D’amis et de soldats une troupe hardie
Aux portes du palais attend notre sortie ;
La sultane d’ailleurs se fie à mes discours :
Nourri dans le sérail, j’en connais les détours ;
Je sais de Bajazet l’ordinaire demeure ;
Ne tardons plus, marchons ; et s’il faut que je meure,
Mourons ; moi, cher Osmin, comme un vizir ; et toi,
Comme le favori d’un homme tel que moi.








Scène première.

ATALIDE.

Hélas ! je cherche en vain ; rien ne s’offre à ma vue.
Malheureuse ! comment puis-je l’avoir perdue ?
Ciel, aurais-tu permis que mon funeste amour
Exposât mon amant tant de fois en un jour ?
Que, pour dernier malheur, cette lettre fatale
Fût encor parvenue aux yeux de ma rivale ?
J’étais en ce lieu même, et ma timide main,
Quand Roxane a paru, l’a cachée en mon sein.
Sa présence a surpris mon âme désolée ;
Ses menaces, sa voix, un ordre m’a troublée :
J’ai senti défaillir ma force et mes esprits ;
Ses femmes m’entouraient quand je les ai repris ;
À mes yeux étonnés leur troupe est disparue.
Ah ! trop cruelles mains, qui m’avez secourue,
Vous m’avez vendu cher vos secours inhumains ;
Et par vous cette lettre a passé dans ses mains !
Quels desseins maintenant occupent sa pensée ?
Sur qui sera d’abord sa vengeance exercée ?
Quel sang pourra suffire à son ressentiment ?
Ah ! Bajazet est mort, ou meurt en ce moment.
Cependant on m’arrête, on me tient enfermée…
On ouvre ; de son sort je vais être informée.


Scène II.

ROXANE, ATALIDE, ZATIME, gardes.
ROXANE, à Atalide.

Retirez-vous.

ATALIDE.

Retirez-vous. Madame… excusez l’embarras…

ROXANE.

Retirez-vous, vous dis-je ; et ne répliquez pas.
Gardes, qu’on la retienne.


Scène III.

ROXANE, ZATIME.
ROXANE.

Gardes, qu’on la retienne.

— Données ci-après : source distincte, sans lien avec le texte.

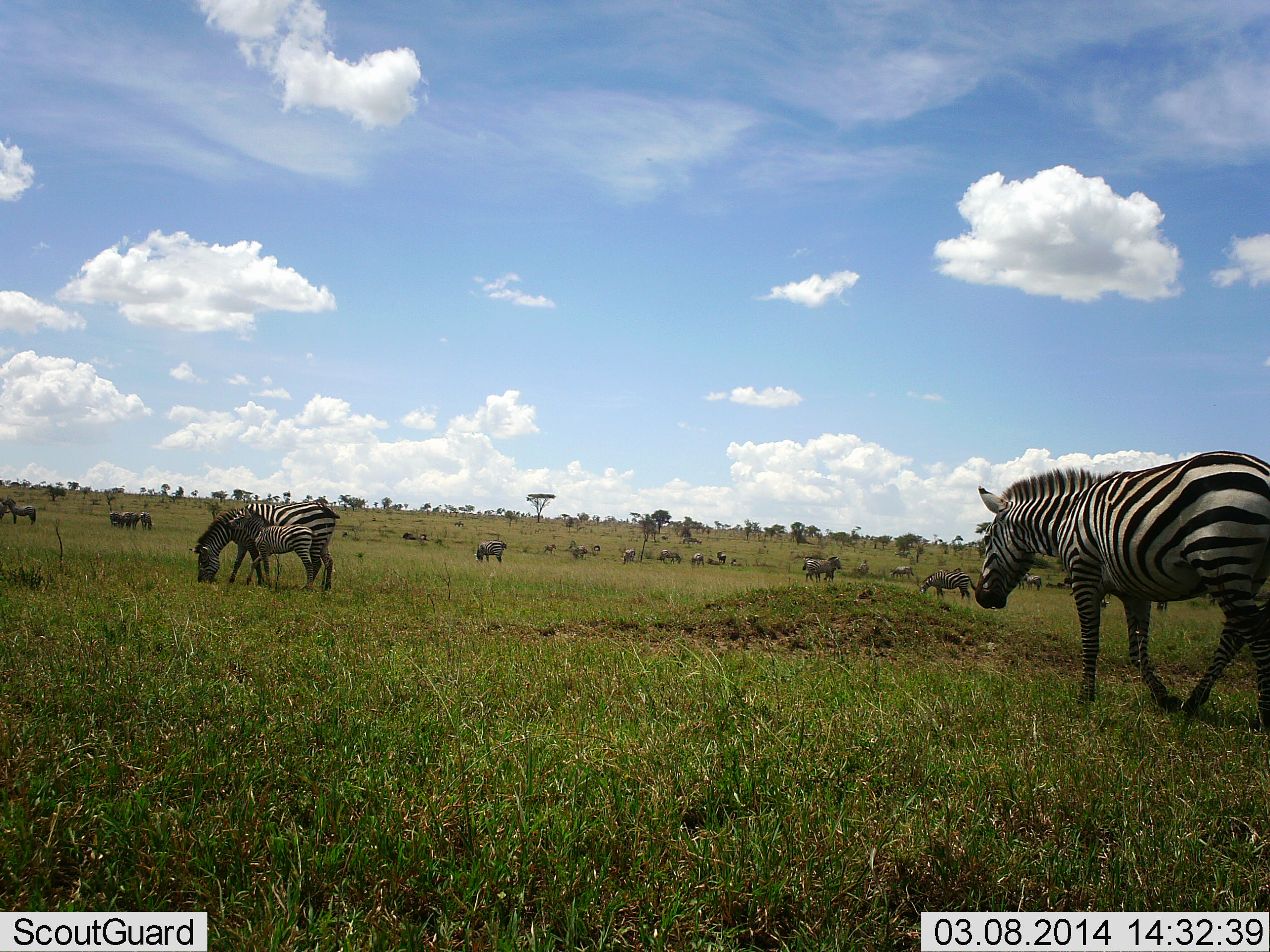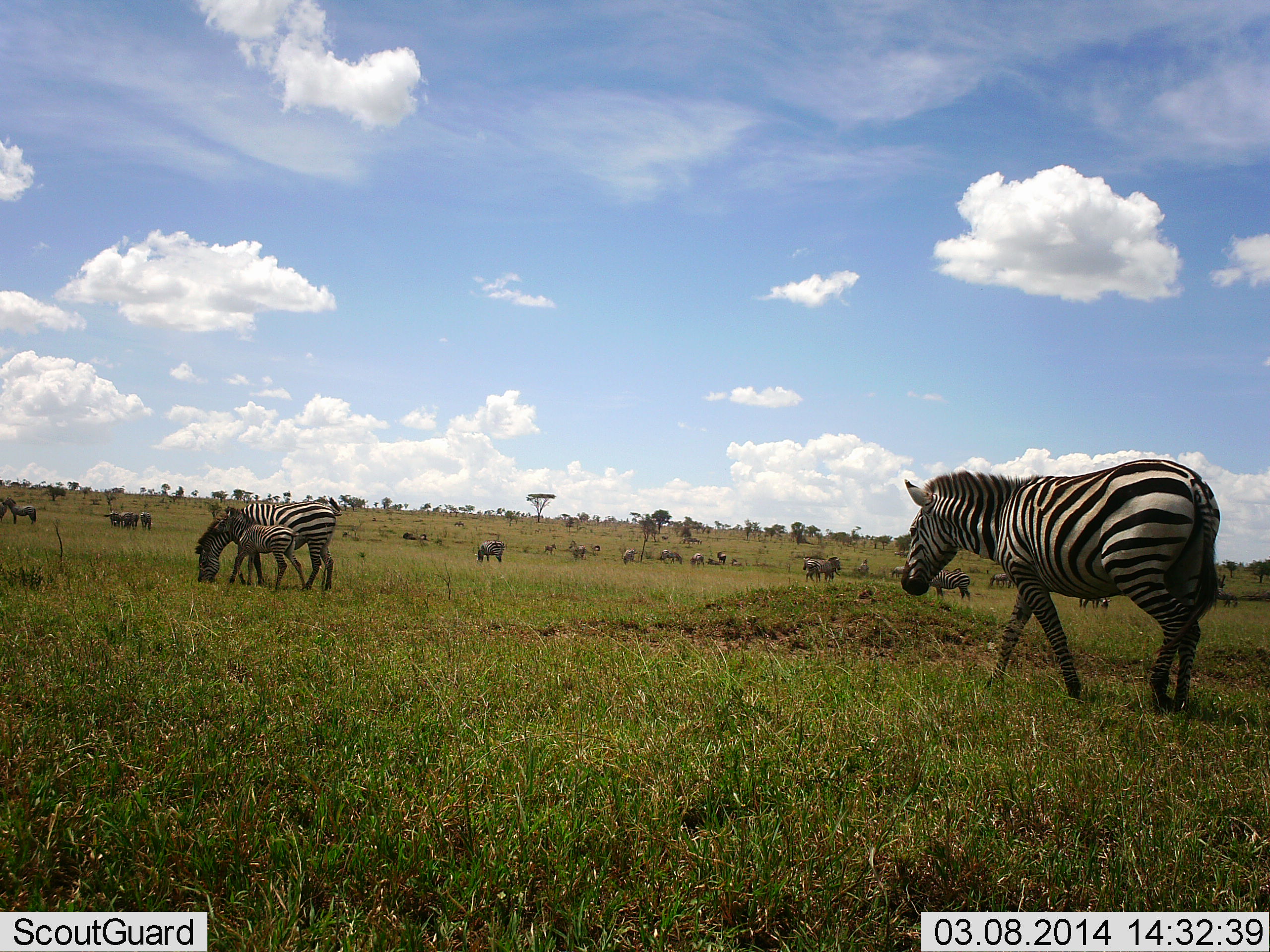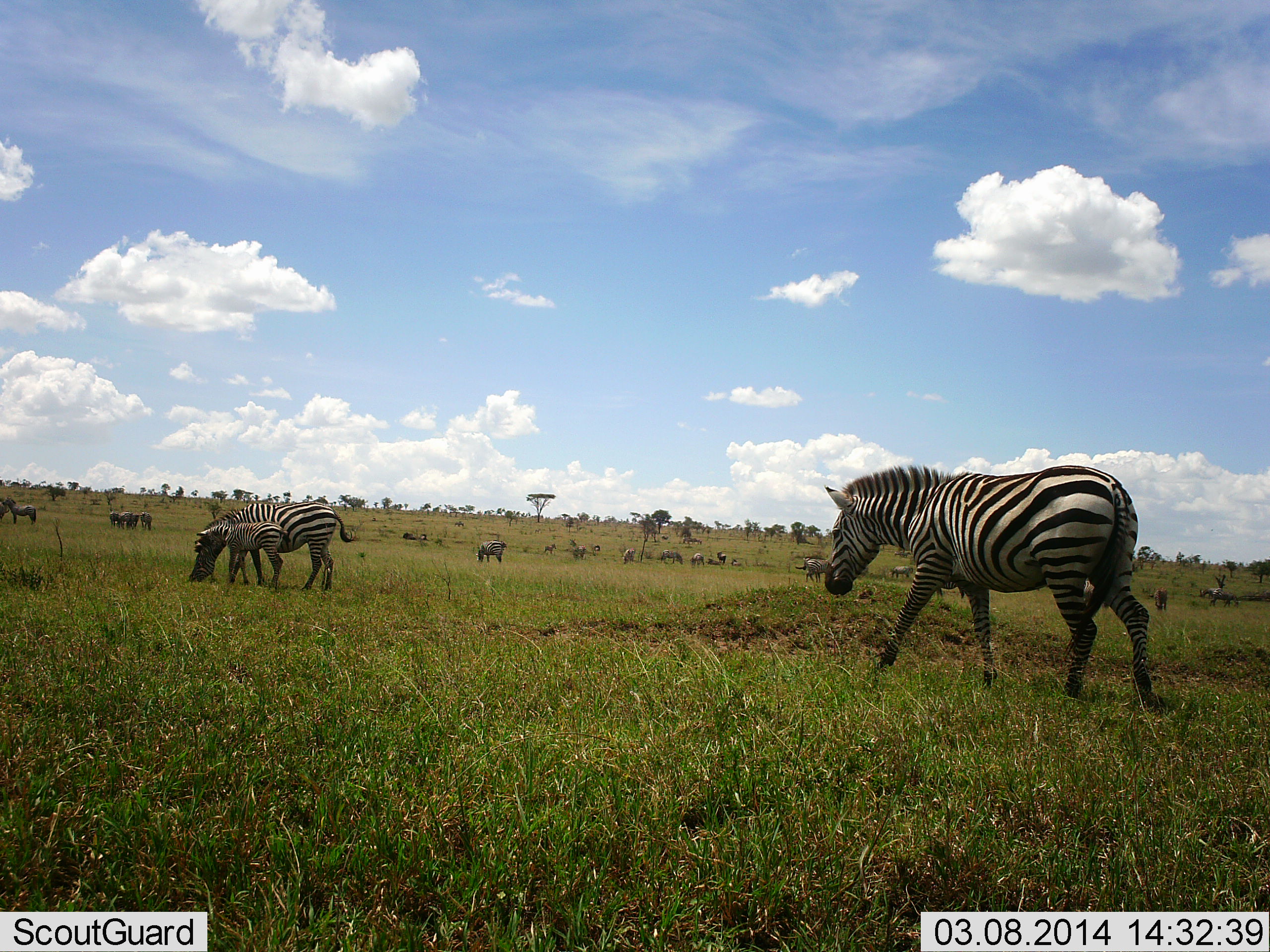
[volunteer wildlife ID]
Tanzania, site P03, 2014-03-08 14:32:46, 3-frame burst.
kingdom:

Oui, tout est prêt, Zatime :
Orcan et les muets attendent leur victime.
Je suis pourtant toujours maîtresse de son sort ;
Je puis le retenir ; mais s’il sort, il est mort.
Vient-il ?

ZATIME.

Vient-il ? Oui, sur mes pas un esclave l’amène ;
Et, loin de soupçonner sa disgrâce prochaine,
Il m’a paru, madame, avec empressement
Sortir, pour vous chercher, de son appartement.

ROXANE.

Âme lâche, et trop digne enfin d’être déçue,
Peux-tu souffrir encor qu’il paraisse à ta vue ?
Crois-tu par tes discours le vaincre ou l’étonner ?
Quand même il se rendrait, peux-tu lui pardonner ?
Quoi ! ne devrais-tu pas être déjà vengée ?
Ne crois-tu pas encore être assez outragée ?
Sans perdre tant d’efforts sur ce cœur endurci,
Que ne le laissons-nous périr ?… Mais le voici.


Scène IV.

BAJAZET, ROXANE.
ROXANE.

Je ne vous ferai point des reproches frivoles :
Les moments sont trop chers pour les perdre en paroles.